The following steps apply to you if your current cluster was originally created in a version of Elasticsearch 2.0 or earlier, or if you are not sure what version your cluster originally used:

  1. Check if you can upgrade to Elasticsearch 5.x directly.

    For all versions of Elasticsearch: You can find out what version of Elasticsearch an index was created with by querying the index settings and looking at the value of settings.index.version.created. The first number in the value indicates the major version of Elasticsearch and any value that is below 2000000 is not readable in Elasticsearch 5.x, even if settings.index.version.upgraded shows a value that is greater than or equal to 2000000.

    For example:

    - newdata: {
        aliases: { },
      + mappings: {…},
      - settings: {
          - index: {
              refresh_interval: "-1",
              number_of_shards: "5",
            - translog: {
                durability: "async"
            creation_date: "1460043613621",
            number_of_replicas: "1",
            uuid: "n6kYaMYGT0OJx8McwGAzPw",
          - version: {
              created: "2030099"
              upgraded: "5000002"
      warmers: { }

    Here is how you read the example:

    • If created indicates a value that is greater than or equal to 2000000, you can upgrade to Elastisearch 5.x directly.
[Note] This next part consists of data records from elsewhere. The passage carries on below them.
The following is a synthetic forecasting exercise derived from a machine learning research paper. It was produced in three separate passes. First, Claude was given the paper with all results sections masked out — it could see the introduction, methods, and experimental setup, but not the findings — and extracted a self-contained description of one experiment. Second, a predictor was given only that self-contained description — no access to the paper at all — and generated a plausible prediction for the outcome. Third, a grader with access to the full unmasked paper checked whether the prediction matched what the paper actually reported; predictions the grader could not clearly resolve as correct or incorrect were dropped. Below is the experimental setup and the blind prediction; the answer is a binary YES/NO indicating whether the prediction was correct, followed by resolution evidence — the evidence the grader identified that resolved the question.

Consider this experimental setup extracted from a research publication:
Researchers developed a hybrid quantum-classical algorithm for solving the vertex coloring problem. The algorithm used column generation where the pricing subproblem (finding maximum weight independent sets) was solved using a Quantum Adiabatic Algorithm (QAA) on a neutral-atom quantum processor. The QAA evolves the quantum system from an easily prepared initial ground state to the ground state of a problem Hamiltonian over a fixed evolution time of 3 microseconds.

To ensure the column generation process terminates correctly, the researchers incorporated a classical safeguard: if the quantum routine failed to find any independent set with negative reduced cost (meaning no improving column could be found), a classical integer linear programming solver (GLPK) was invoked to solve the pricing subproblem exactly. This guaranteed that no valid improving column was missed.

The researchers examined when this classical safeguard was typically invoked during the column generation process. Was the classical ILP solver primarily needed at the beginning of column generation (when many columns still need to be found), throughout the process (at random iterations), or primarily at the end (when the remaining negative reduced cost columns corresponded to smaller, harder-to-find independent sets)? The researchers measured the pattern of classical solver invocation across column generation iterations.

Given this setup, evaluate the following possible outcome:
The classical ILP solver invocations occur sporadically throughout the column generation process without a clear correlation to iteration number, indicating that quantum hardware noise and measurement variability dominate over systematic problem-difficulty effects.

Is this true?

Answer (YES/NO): NO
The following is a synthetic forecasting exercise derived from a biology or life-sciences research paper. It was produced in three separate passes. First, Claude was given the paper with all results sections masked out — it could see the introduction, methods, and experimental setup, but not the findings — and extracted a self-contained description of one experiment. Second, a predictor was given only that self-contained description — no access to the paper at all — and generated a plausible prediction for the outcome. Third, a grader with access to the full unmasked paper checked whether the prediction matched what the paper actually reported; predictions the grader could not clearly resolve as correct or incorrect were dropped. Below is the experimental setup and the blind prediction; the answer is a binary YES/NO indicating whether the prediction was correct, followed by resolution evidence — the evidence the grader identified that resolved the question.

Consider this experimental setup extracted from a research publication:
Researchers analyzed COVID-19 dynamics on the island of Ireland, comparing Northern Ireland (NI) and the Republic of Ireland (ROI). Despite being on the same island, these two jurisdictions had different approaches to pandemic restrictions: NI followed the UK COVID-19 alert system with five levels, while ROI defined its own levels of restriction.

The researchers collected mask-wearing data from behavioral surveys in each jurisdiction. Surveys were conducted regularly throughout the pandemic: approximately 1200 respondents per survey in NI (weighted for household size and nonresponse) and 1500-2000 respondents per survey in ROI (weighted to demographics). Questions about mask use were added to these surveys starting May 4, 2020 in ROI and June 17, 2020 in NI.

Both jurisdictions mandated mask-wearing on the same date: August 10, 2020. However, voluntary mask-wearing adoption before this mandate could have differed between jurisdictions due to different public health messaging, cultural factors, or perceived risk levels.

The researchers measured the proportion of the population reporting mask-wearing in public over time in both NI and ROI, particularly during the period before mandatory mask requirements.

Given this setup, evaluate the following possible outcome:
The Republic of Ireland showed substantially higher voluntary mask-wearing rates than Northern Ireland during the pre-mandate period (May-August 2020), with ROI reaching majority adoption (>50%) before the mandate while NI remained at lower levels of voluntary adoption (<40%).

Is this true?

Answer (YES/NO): NO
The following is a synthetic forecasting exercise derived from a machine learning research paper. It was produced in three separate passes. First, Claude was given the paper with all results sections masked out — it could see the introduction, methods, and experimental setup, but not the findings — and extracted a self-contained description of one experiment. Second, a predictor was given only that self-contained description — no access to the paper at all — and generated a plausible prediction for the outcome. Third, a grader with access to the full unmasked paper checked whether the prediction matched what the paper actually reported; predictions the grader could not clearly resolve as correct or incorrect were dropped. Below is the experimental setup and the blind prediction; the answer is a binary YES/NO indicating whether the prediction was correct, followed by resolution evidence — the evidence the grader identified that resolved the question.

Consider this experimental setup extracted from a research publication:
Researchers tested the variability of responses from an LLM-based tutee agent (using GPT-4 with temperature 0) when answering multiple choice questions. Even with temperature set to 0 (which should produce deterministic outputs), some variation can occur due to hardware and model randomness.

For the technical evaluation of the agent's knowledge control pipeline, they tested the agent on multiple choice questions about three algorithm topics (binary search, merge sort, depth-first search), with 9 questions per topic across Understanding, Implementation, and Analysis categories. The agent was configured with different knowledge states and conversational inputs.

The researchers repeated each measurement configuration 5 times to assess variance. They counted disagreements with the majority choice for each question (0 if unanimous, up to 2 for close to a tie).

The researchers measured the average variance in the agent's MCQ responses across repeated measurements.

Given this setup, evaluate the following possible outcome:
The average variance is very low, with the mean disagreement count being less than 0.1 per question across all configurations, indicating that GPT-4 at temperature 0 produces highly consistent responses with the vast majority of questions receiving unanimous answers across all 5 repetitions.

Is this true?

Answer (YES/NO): NO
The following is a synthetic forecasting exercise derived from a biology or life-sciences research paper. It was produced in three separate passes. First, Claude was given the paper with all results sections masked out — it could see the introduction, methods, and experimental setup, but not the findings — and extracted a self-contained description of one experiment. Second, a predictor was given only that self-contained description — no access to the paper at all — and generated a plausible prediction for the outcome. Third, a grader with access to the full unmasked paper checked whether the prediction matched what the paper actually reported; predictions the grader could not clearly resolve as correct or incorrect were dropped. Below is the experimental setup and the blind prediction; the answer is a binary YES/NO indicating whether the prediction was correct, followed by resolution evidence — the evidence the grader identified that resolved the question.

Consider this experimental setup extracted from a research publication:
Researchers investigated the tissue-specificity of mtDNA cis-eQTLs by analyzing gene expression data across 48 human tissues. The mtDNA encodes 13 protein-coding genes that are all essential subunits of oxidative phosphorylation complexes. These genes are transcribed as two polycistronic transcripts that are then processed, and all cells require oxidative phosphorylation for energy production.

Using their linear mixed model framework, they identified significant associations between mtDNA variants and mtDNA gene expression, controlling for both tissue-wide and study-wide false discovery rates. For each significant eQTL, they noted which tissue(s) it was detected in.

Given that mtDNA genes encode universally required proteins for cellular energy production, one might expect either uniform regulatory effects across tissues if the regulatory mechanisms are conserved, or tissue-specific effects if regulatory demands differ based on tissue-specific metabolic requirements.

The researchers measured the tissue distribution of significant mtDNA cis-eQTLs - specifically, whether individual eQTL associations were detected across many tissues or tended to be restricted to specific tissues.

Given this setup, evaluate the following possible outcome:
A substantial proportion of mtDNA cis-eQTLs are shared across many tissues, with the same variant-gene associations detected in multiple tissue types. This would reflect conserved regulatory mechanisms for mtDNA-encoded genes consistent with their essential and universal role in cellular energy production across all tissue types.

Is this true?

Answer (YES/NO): YES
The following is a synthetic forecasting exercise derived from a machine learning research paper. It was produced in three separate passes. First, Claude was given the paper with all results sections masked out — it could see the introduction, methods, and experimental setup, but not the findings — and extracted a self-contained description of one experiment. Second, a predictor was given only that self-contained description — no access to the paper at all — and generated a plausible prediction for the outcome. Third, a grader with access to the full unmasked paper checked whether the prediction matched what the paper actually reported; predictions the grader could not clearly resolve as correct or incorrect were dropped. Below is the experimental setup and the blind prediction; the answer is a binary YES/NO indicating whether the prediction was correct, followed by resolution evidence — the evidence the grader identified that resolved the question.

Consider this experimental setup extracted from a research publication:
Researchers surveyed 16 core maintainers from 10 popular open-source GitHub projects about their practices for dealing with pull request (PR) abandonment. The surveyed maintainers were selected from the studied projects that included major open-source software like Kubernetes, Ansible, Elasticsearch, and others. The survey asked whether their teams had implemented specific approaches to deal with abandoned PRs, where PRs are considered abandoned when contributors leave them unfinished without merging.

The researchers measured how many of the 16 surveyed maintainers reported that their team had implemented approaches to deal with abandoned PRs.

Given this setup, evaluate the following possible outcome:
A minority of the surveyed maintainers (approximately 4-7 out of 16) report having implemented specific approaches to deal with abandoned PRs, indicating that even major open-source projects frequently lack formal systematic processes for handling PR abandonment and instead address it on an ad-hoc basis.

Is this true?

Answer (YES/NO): YES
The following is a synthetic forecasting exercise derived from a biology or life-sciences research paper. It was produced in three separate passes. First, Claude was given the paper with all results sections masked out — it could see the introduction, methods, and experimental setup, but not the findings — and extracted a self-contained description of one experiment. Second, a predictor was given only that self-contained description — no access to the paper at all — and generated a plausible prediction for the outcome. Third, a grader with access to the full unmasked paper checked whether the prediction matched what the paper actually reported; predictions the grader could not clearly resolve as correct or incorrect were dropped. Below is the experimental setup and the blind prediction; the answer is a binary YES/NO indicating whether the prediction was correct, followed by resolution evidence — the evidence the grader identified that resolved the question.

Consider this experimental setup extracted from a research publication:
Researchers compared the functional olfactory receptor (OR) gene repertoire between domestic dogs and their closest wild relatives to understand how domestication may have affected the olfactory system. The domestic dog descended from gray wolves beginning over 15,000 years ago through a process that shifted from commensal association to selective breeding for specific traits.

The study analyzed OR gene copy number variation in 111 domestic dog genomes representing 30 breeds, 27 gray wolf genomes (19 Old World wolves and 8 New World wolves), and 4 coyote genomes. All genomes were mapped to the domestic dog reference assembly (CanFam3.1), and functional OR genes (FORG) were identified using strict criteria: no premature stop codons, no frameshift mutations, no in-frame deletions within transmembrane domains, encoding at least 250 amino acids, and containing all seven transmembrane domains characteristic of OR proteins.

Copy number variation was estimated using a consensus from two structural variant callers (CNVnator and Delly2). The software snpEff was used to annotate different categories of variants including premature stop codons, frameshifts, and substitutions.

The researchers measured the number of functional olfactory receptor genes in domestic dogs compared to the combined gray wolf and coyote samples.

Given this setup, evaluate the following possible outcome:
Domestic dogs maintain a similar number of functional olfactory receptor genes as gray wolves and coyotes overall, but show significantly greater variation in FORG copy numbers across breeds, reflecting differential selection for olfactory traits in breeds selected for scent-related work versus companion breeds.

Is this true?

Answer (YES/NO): NO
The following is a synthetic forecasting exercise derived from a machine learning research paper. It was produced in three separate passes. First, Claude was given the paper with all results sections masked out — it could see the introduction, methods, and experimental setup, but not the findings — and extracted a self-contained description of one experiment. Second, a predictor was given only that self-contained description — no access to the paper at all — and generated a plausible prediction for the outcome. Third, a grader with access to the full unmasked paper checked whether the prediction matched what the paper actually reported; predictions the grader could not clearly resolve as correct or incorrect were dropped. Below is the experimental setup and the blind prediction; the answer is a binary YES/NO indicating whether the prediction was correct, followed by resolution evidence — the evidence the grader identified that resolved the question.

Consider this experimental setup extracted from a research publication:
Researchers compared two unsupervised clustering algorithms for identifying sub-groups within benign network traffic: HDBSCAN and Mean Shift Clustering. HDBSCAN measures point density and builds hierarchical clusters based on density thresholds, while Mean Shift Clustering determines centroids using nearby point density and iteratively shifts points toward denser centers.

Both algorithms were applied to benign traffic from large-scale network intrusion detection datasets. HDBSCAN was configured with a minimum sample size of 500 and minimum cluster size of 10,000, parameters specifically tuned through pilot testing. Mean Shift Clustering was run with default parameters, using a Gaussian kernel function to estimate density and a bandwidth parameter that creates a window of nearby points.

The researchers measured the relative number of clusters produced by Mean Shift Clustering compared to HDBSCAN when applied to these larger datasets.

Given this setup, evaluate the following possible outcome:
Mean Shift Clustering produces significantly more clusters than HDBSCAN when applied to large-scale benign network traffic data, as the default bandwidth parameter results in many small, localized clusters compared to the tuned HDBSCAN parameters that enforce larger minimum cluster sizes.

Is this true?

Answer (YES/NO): YES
In this example, the index was created with version 2.3.0 (created: "2030099"). You can skip the rest of the steps in this section and proceed to upgrade your cluster.
    • If created indicates a value that is smaller than 2000000, you cannot upgrade to Elastisearch 5.x directly. Before you upgrade to Elasticsearch 5.x, follow the remaining steps in this section first.

      Examples of created values that prevent you from upgrading to Elastisearch 5.x directly:

      Indicates an index created with Elasticsearch 1.7.1.
      Indicates an index created with Elasticsearch 1.6.2.

    For Elasticsearch 2.0 and later: You can get a human-friendly value for the version that an index was created with by appending ?human=true to your query URL.

    For example, for an Elasticsearch cluster a1b2c3d4a1b2c3d4a1b2c3d4a1b2c3d4 with the index named test, the URL https://a1b2c3d4a1b2c3d4a1b2c3d4a1b2c3d4.us-east-1.aws.found.io:9243/test?human=true returns a human-friendly version with the created_string (some output has been omitted for clarity):

    created_string: "2.3.2",
    created: "2030299"
  2. If you cannot upgrade to Elasticsearch 5.x directly, there are several options to get your cluster to version 5.x with minimal fuss:

    • Use the migration plugin that is available for Elasticsearch 2.3.0 and later by upgrading to 2.3 first. This means that you migrate in a two-step process, first by upgrading from 1.x to 2.3 and then by upgrading from 2.3 to 5.x with the migration plugin. This process performs an online reindex.
    • Use the upgrade functionality in Elasticsearch Service built around the Upgrade API. This option performs a remote reindex of your indices and checks if the upgraded cluster will be able to start after upgrading.

      There is additional overhead when you use this option. If your cluster is already running at capacity before the upgrade, Elastic recommends that you temporarily step up to the next available cluster size before upgrading, so that the reindex operation can complete in a reasonable amount of time. You can step down to the original cluster size after upgrading to avoid further costs.

    • If neither of those options work for you, you can also upgrade your indices on a cluster running Elasticsearch 2.3.x yourself with the Reindex API. For more information, check Reindex to upgrade.

A Note on Snapshots

Snapshots cannot be restored in Elasticsearch 5.x, if they contain indices created in an Elasticsearch version before 2.0. To work around this restriction, you either need to discard these snapshots or you need to open them on a cluster running Elasticsearch 2.3 before reindexing and creating new snapshots.